PMT has steadily beeen getting worse and worse and it has affected me like never before.
It has amplified all my existing low moods and just taken over. I have had really horrid thoughts and have felt like a truly horrible and nasty person. My son doesn't deserve me. My OH is getting fed up with me and I need him desperately now. I have no self esteem, no confidence and I think I have something wrong with me mentally. I can't think logically, My words get mixed up, I get forgetful, I seem to change my mood like the weather, one minute up and the next down. I want to be left alone, yet I need company. I'm scared no one will want me, or want to be my friends. They are thin on the ground and sometimes I feel like I will live the rest of my life in this existence. I don't think I can cope if that is the case.
I haven't been around much on here and feel like this is cry or scream of help and support. And now I said that I feel ashamed that I have to ask for it and I am a pathetic person.
Sorry to drone on, I want the old me back.
Whatever she was? I wish I could be happy now, I had a rotten life at school and feel like I deserve some happiness.
Hugs to you MM and I can relate to some of the things you are saying, esp your mmods changing like the weather. LGJ hit the nail on the head re your GP.......you shouldn't have to feel like you do. Hope you manage to find something that helps.
I can relate to what you say too. I feel up one minute and down the next. Also, I relate to what you say about deserving some happiness after different times of being miserable. I can't offer any help, but I want you to know I feel for you and hope your GP sorts you out soon. Hope to read something to that effect from you soon.

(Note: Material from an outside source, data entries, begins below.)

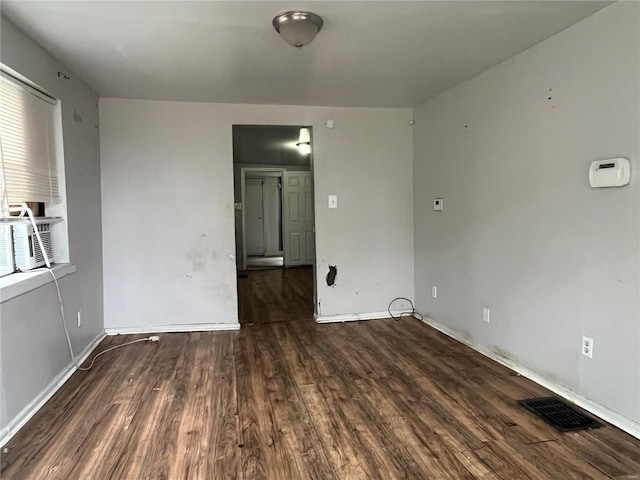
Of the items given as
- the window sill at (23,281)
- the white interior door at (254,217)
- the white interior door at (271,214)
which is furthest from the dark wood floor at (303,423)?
the white interior door at (271,214)

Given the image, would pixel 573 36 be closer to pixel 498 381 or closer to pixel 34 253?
pixel 498 381

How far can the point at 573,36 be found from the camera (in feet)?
7.75

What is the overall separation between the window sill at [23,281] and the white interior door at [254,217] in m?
6.63

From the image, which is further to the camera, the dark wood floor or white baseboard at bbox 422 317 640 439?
white baseboard at bbox 422 317 640 439

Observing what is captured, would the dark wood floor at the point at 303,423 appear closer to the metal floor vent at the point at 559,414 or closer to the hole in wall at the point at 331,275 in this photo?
the metal floor vent at the point at 559,414

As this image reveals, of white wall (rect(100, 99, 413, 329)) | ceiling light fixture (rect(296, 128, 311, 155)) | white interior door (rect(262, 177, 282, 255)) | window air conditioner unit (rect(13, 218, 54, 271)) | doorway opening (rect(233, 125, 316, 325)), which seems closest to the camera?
window air conditioner unit (rect(13, 218, 54, 271))

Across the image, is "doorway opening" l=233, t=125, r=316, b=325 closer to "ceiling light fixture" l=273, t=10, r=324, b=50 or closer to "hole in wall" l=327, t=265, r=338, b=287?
"hole in wall" l=327, t=265, r=338, b=287

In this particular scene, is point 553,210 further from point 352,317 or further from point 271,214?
point 271,214

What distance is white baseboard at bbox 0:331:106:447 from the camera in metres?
2.11

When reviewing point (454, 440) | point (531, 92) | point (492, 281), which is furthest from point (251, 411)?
point (531, 92)

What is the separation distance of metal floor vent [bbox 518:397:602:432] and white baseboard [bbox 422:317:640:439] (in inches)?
2.5

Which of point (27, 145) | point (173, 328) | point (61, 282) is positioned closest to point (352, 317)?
point (173, 328)

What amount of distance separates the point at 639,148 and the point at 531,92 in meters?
0.88

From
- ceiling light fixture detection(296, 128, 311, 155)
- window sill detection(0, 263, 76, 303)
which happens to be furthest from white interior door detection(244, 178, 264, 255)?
window sill detection(0, 263, 76, 303)
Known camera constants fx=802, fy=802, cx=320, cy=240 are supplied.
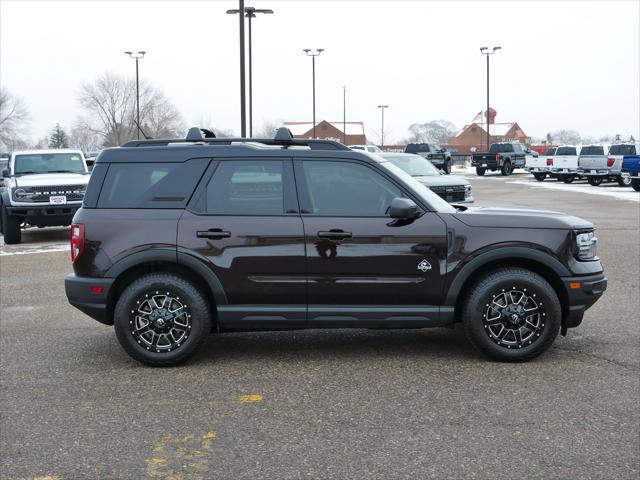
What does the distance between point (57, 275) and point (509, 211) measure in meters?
7.28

Know exactly what you mean. I'm "lucky" in that I don't really get that much in the way of bad moods with PMT, BUT know that seeing the doc on an "up" day when I had pmd was a bad idea. Try to be as honest as poss, for you dh and ds. My dh ended up comind to the docs with me coz I just couldn't explain how bad things were. You will get the old you back eventually Hugs xx
One thing that occurs to me is I had similar problems after a couple of years on progestogen only pill - periods every 10 ten days, preceded by a few days of feelings of utter hopelessness/emptiness, so wondered if you were on any sort of hormonal contraception that might be exacerbating PMT/Depression?